5. On next normal mode run, the script will prompt for a new password.

---

## 🔒 Password Encryption

Passwords stored in keyring are encrypted using a system-based encryption key:

### How It Works
- **Encryption key** is generated from system characteristics:
  - MAC address of network interface
  - Hostname
  - User ID (Windows SID / Linux UID)
  - Config file path hash
  - Python version
- **Key is never stored** - computed dynamically each time
- **PBKDF2-HMAC-SHA256** with 100,000 iterations for key derivation
- **Fernet (AES-128)** encryption for passwords

### Security Benefits
- ✅ Passwords encrypted even if keyring is compromised
- ✅ Key cannot be stolen (not stored anywhere)
- ✅ Automatic operation (no user input required)

#### Material shown
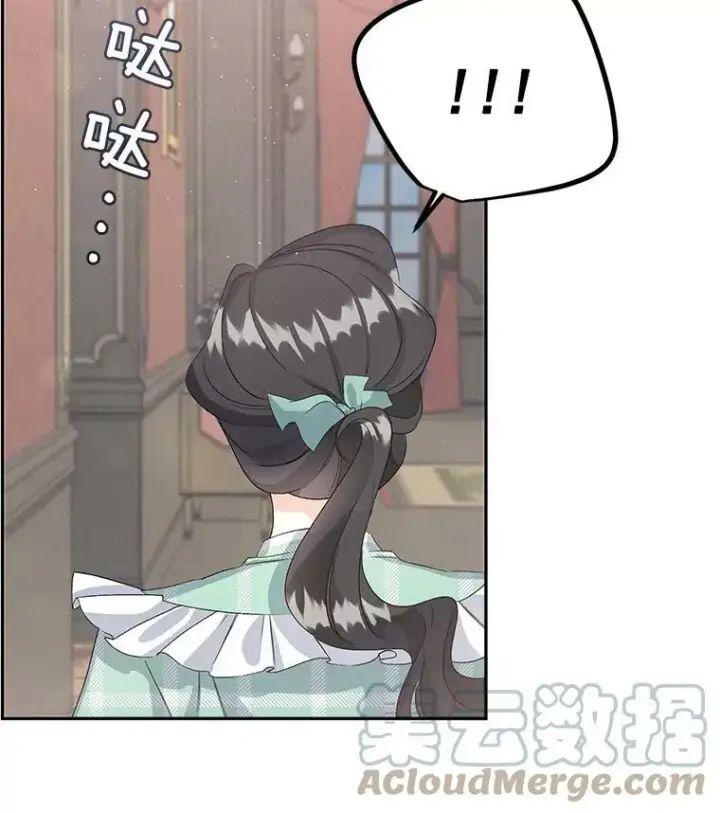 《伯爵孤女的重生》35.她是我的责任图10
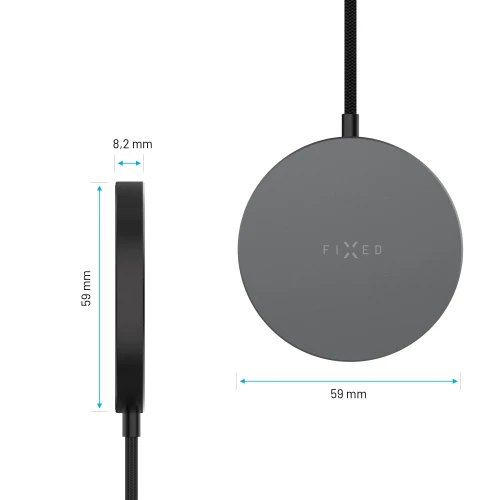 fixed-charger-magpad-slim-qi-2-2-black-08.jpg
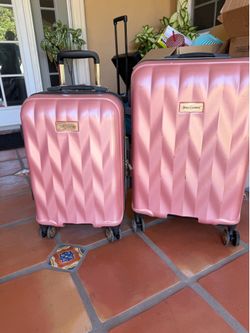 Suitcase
...
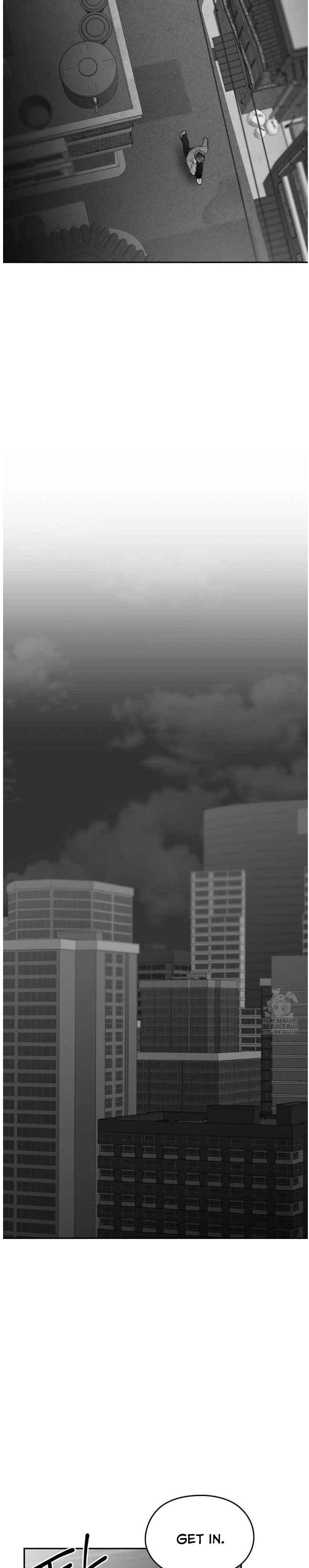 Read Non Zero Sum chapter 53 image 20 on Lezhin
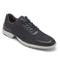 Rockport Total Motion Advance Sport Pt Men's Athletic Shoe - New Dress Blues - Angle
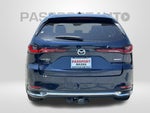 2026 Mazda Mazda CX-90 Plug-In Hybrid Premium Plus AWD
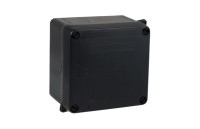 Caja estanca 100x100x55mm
---
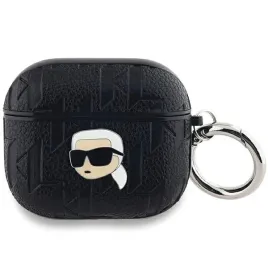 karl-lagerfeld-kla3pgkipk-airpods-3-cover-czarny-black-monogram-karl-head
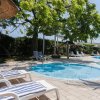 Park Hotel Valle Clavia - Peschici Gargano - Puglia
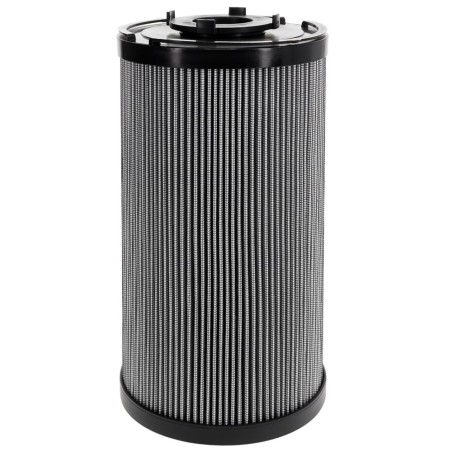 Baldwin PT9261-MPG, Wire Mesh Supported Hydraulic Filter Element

#### Assignment 1
Name every system characteristic that, according to the password encryption notes, is used to generate the encryption key.
#### Assignment 2
Render this sentence from the password encryption notes in Spanish: "Passwords stored in keyring are encrypted using a system-based encryption key:"
#### Assignment 3
In the password encryption notes, transcribe everything from "### How It Works" down to "(not stored anywhere)".

#### Answer box 1
- MAC address of network interface
- Hostname
- User ID (Windows SID / Linux UID)
- Config file path hash
- Python version

#### Answer box 2
Las contraseñas almacenadas en keyring se cifran mediante una clave de cifrado basada en el sistema:

#### Answer box 3
### How It Works
- **Encryption key** is generated from system characteristics:
  - MAC address of network interface
  - Hostname
  - User ID (Windows SID / Linux UID)
  - Config file path hash
  - Python version
- **Key is never stored** - computed dynamically each time
- **PBKDF2-HMAC-SHA256** with 100,000 iterations for key derivation
- **Fernet (AES-128)** encryption for passwords

### Security Benefits
- ✅ Passwords encrypted even if keyring is compromised
- ✅ Key cannot be stolen (not stored anywhere)